若い頃、親からこう言い聞かせられた人も少なくないだろう。入れ墨なんて入れたらまともな職には就けないよ、と。10年のピュー・リサーチセンターの調査ではタトゥーを入れた成人のうち、外から見えない位置にしていると答えた人が72%。かなりの割合に上ったのは、こうした「常識」のせいかもしれない。

だがこのほど学術誌ヒューマン・リレーションズで発表された論文によれば、世の中は変わりつつあるようだ。

マイアミ大学とウェスタンオーストラリア大学の研究チームは、全米50州の2000人以上を対象にタトゥーの有無と職に就いているかどうかの関係を調査。その結果、外から見えるところにタトゥーを入れていても雇用や賃金、収入に影響はないことが判明した。タトゥーの有無による収入格差はほとんどなかったし、タトゥーがあるほうが雇用に有利な例まであったという。ピューの調査でも、アメリカのミレニアル世代(80〜90年代生まれの人々)ではタトゥーを入れている人が40%に達していた。

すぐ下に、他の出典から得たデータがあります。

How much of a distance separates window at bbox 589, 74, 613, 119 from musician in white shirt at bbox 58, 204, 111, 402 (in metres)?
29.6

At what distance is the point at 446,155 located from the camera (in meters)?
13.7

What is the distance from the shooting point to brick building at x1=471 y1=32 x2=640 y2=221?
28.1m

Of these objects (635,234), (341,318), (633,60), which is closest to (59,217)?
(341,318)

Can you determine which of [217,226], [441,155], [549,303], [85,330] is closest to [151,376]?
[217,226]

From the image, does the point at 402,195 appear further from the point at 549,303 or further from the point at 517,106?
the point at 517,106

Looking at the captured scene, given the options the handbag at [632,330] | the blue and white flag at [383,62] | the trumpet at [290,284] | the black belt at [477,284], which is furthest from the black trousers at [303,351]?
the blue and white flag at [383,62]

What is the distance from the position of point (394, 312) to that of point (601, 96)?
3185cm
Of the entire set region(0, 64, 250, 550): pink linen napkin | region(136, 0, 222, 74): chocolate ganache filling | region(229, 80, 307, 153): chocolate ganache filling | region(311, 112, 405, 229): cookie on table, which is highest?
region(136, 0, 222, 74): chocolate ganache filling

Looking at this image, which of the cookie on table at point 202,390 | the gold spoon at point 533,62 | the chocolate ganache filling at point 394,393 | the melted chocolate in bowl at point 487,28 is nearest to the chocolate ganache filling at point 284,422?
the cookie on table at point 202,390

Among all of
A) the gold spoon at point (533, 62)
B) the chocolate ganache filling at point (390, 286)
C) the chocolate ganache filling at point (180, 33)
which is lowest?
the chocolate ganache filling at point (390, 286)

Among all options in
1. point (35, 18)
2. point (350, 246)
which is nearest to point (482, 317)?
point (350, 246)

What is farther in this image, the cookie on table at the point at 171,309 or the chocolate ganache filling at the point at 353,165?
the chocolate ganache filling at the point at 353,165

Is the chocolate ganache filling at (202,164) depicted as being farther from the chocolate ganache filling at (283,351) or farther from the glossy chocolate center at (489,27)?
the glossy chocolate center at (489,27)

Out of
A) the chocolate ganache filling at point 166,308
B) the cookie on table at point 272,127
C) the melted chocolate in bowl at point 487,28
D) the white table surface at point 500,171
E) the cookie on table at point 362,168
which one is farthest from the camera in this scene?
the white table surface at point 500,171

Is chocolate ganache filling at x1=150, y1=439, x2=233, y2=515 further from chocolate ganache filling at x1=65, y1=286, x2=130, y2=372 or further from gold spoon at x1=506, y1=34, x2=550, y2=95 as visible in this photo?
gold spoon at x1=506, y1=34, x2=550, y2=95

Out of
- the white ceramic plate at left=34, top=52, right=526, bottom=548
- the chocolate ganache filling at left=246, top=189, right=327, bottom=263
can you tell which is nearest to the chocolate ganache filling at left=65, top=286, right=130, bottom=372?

「特に、見えるところに彫ったタトゥーに対する悪いイメージは弱まっているのかもしれない。自然で普通な自己表現の形として捉えている若い世代の間ではとりわけそうだ」と、論文の主著者であるマイアミ大学のマイケル・フレンチ教授は述べている。「タトゥーは社会に広がっており、採用担当の管理職や上司が差別的な考えを持っていると、最も適任な人材を獲得できないのではないか」

要するに、タトゥーがある人材の採用を嫌がれば、結果として適材適所とはいかなくなる可能性があるということだ。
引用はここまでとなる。